What exactly is neuroblastoma?

Neuroblastoma attacks the nervous system and neuroendocrine glands. Tumors will frequently develop in the adrenal glands, but can also develop in varying nerve tissues found within the neck, chest, abdomen, or pelvis. The most horrific part of this cancer is that it is most commonly found in children less than two years of age. That means that toddlers, along with infants and newborns, can develop this cancer.

What are the risk factors?

In some cases, a high risk for neuroblastoma can be passed down from parent to child, but this is not common. It appears that neuroblastoma occurs in infants and children sporadically. Normal immature nerve cells, called neuroblasts, are supposed to develop into functioning nerve cells. In unfortunate cases, these neuroblasts develop into cancer cells instead. The exact cause of this sporadic growth is unknown.

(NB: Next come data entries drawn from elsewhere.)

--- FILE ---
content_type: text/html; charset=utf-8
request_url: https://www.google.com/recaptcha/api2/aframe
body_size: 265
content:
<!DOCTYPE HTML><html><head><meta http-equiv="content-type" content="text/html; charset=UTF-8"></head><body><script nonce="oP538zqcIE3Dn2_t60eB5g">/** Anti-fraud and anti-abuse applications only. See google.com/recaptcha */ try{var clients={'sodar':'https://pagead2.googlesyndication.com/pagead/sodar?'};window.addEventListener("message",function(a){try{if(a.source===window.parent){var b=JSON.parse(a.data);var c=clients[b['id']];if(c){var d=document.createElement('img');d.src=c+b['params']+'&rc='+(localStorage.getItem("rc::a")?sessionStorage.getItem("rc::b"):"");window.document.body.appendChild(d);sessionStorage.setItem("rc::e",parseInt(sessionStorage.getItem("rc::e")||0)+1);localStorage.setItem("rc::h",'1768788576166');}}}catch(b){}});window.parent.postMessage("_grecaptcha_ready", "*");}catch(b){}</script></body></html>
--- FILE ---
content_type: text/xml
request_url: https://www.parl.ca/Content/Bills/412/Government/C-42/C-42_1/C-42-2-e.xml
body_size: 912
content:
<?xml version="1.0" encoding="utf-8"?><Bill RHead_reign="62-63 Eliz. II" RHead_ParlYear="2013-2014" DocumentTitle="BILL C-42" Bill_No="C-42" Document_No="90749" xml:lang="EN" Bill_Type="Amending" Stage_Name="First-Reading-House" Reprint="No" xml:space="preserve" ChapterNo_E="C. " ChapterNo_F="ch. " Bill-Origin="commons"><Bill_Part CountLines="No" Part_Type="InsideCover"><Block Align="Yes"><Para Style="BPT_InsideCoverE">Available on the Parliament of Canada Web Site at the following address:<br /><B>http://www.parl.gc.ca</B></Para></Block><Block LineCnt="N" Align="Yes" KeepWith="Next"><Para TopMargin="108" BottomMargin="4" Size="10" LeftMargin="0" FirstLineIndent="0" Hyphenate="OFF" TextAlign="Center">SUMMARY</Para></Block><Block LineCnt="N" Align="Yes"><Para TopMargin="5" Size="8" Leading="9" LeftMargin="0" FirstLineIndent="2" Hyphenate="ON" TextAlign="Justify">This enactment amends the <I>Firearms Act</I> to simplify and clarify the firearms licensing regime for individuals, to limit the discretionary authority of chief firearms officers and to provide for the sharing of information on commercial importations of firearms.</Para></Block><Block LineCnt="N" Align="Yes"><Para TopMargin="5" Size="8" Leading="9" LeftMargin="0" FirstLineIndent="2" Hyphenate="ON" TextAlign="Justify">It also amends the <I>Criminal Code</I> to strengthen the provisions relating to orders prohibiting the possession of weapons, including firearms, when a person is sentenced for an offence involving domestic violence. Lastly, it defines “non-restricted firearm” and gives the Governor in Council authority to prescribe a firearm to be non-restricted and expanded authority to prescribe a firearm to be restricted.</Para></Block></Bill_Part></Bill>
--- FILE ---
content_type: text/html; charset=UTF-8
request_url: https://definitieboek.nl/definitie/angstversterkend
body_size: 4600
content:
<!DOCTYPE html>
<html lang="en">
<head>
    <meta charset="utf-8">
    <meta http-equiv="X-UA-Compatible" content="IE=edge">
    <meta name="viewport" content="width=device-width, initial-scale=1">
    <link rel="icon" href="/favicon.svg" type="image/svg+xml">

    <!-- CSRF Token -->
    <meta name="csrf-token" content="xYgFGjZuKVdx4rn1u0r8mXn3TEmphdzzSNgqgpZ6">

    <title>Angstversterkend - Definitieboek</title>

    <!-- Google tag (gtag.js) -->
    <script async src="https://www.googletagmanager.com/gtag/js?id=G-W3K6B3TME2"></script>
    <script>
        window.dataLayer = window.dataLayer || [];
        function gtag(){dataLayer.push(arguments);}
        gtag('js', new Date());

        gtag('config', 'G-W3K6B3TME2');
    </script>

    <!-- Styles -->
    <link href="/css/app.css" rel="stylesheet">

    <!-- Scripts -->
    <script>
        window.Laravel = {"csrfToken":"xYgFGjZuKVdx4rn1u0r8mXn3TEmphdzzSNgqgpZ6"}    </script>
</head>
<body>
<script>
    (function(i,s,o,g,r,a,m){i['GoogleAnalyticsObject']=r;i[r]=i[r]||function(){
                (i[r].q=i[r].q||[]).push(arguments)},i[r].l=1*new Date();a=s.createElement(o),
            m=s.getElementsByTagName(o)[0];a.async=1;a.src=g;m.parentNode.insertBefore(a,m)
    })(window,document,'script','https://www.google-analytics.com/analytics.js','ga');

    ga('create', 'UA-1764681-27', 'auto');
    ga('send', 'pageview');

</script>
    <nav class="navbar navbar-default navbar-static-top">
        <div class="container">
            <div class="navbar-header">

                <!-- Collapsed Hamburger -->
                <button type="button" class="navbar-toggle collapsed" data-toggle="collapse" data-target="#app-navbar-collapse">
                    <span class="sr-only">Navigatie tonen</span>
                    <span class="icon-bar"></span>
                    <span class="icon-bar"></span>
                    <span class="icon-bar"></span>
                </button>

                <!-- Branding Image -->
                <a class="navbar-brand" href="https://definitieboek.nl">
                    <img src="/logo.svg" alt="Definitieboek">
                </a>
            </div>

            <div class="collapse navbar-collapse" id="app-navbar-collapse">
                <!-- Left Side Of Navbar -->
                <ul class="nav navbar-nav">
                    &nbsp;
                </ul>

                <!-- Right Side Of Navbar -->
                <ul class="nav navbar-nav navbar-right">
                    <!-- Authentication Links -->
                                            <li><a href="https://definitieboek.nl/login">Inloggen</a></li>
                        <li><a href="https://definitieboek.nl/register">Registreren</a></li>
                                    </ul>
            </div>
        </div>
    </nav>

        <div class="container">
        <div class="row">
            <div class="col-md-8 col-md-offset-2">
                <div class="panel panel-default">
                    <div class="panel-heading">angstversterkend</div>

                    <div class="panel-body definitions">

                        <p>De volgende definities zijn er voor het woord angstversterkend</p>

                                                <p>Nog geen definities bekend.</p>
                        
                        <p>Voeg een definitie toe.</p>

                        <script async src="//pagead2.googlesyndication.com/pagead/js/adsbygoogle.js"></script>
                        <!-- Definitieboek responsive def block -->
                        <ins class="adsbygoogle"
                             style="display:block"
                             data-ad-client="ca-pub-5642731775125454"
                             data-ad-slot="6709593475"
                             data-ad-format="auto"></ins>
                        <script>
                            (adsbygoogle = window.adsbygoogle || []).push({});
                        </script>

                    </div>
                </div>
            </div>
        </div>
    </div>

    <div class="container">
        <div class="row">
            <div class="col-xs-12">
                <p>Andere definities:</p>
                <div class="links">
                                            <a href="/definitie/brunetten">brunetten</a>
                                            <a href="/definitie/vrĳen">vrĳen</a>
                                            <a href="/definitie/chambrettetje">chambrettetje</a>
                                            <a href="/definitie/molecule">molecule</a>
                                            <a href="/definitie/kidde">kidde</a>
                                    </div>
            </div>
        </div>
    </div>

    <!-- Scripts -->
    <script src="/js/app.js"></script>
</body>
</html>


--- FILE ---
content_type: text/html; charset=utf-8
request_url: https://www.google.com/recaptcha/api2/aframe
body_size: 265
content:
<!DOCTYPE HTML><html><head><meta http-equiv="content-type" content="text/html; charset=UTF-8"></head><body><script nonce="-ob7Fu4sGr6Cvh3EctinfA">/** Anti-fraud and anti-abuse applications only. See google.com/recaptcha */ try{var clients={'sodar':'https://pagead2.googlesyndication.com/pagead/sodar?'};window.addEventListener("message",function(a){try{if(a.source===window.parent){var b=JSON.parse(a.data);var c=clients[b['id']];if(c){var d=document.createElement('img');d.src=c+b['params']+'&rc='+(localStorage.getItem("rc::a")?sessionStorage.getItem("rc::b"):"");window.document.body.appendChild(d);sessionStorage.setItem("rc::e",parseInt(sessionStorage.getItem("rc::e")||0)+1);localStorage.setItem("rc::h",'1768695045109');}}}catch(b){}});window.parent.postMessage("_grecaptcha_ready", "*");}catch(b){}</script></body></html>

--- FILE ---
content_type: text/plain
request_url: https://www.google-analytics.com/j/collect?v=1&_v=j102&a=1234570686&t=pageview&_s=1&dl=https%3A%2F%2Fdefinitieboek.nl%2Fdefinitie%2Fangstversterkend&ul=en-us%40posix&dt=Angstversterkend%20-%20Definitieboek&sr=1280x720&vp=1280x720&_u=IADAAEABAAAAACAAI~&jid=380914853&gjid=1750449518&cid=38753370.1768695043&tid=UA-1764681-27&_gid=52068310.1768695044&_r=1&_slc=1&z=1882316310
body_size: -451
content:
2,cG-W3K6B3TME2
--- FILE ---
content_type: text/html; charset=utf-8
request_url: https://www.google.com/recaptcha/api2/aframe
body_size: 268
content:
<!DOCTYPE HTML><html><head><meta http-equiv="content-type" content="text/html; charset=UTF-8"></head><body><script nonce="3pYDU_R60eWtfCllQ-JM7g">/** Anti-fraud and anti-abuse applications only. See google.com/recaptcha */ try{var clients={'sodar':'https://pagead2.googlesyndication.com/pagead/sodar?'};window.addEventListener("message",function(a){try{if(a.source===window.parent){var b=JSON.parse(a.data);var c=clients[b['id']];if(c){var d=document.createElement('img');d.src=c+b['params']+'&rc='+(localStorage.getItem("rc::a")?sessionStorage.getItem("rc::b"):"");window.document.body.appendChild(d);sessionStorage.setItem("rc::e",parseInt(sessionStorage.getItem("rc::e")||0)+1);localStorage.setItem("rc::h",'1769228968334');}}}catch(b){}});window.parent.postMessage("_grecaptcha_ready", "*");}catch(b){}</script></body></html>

How is neuroblastoma detected?

Neuroblastoma often occurs in children even before they are born. Many of the symptoms of neuroblastoma can be vague and may point to several other childhood diseases, making it hard to diagnose the cancer.

Some early symptoms include fever, nausea, and pain. Loss of appetite (and therefore, weight) and diarrhea may also be involved. Since this is a cancer that affects different areas of the body, there are some symptoms that change depending on the locations of the tumors. These varying symptoms may include bone pain or tenderness, an enlarged abdomen, flushed or red skin, pale skin or a blue coloring around the eyes, profuse sweating, a rapid pulse, and difficulty breathing or a chronic cough.

Neuroblastoma affects the brain and nervous system, so a child may also have an inability to empty the bladder, problems with balance, and either loss of or uncontrolled movement of the eyes and/or lower extremities.

Can neuroblastoma be cured?

If the cancer is diagnosed early, there is a high probability of recession and treatment. Surgery, chemotherapy, and radiation therapy can all be used to either remove the tumor or prevent it from spreading.